== Exercise text ==
Asean at 53: Transition and recovery

Today, Aug. 8, the Association of Southeast Asian Nations celebrates the 53rd anniversary of its establishment. Along this remarkable growth journey, Asean has undergone significant transitions.

The bloc turned from a region of conflicts and diversity, which characterized the region until the 1980s, to a region “inspired by and united under One Vision, One Identity, and One Caring and Sharing Community.”

From a less-developed region, Asean has become much more prosperous and dynamic. It successfully weathered economic headwinds such as the Asian financial crisis of 1997 and the global economic recession of 2008-09. The region’s GDP has been raised to $3 trillion in 2018, more than four times the figure of 1999, making it the fifth-largest economy in the world.

If almost half the Asean population in 1990 lived below the poverty line ($1.23 purchasing power parity per day), after 25 years, the proportion was reduced to 14 percent. Notably, the reduction was not restricted to the major economies, but also included the less developed CLMV countries (Cambodia, Laos, Myanmar, and Vietnam) where poverty rates fell from 66 percent of the population in 1990 to 18 percent in 2015 when the Asean Economic Community was established.

== Information supplied ==
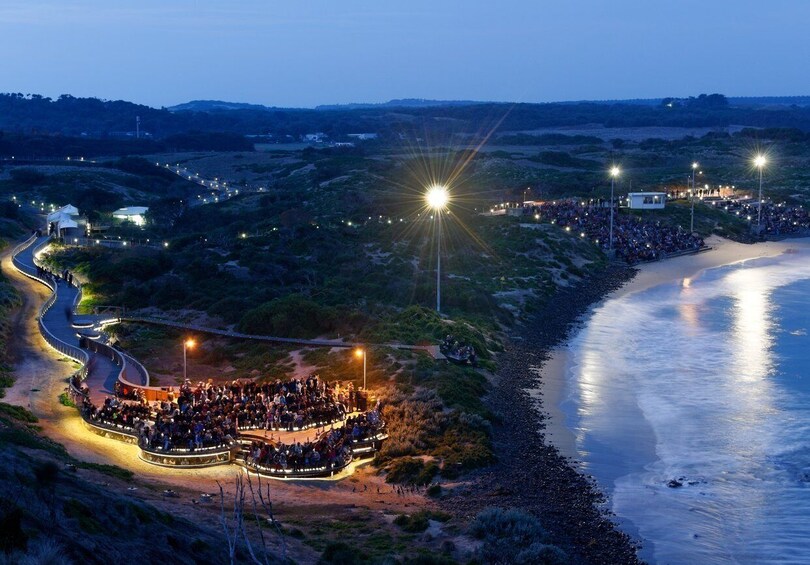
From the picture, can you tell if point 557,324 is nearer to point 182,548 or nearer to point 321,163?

== Set of tasks ==
A. Copy out the text of the Asean anniversary article between "The bloc turned" and "in the world.", inclusive.
B. Go on with the Asean anniversary article from the point where it stops.

== Results by task ==
A.
The bloc turned from a region of conflicts and diversity, which characterized the region until the 1980s, to a region “inspired by and united under One Vision, One Identity, and One Caring and Sharing Community.”

From a less-developed region, Asean has become much more prosperous and dynamic. It successfully weathered economic headwinds such as the Asian financial crisis of 1997 and the global economic recession of 2008-09. The region’s GDP has been raised to $3 trillion in 2018, more than four times the figure of 1999, making it the fifth-largest economy in the world.

B.
In 2018, Asean received $154.7 billion of foreign direct investment flows, the highest in its history and a 30.4-percent increase from total FDI inflows of $118.7 billion in 2015. Asean’s efforts in economic integration have also paid off with intra-Asean accounting for the highest shares in trade and investment at 23 percent and 15.9 percent, respectively.

Efforts to boost intra-regional trade openness were manifested by the fact that 98.6 percent of intra-Asean trade flows are now tariff-free, not to mention the ongoing harmonization of technical standards, a facilitation for greater labor mobility for eight industries (engineering, nursing, architecture, medicine, dentistry, tourism, surveying, and accountancy). It is now deemed a “hub” for global trade and investment. When foreign investors look for investment destinations in Southeast Asia, they not only aim to seek a base in Asean member countries for their factories, but also seek a market of 600 million people and the whole world.

In the future, Asean will likely face more challenges and uncertainties caused by tensions between major powers and the COVID-19 pandemic. Despite growing at 4.6 percent in 2019, the Asean economy is expected to contract by 2.7 percent due to the substantial impact of COVID-19.

Since the outbreak, and as lockdowns and quarantines were enforced in many Asean member states (AMS), job losses and business closures have mounted. This led to a sharp fall in productive economic activities particularly in the hardest-hit sectors such as tourism, aviation, manufacturing, as well as among vulnerable groups.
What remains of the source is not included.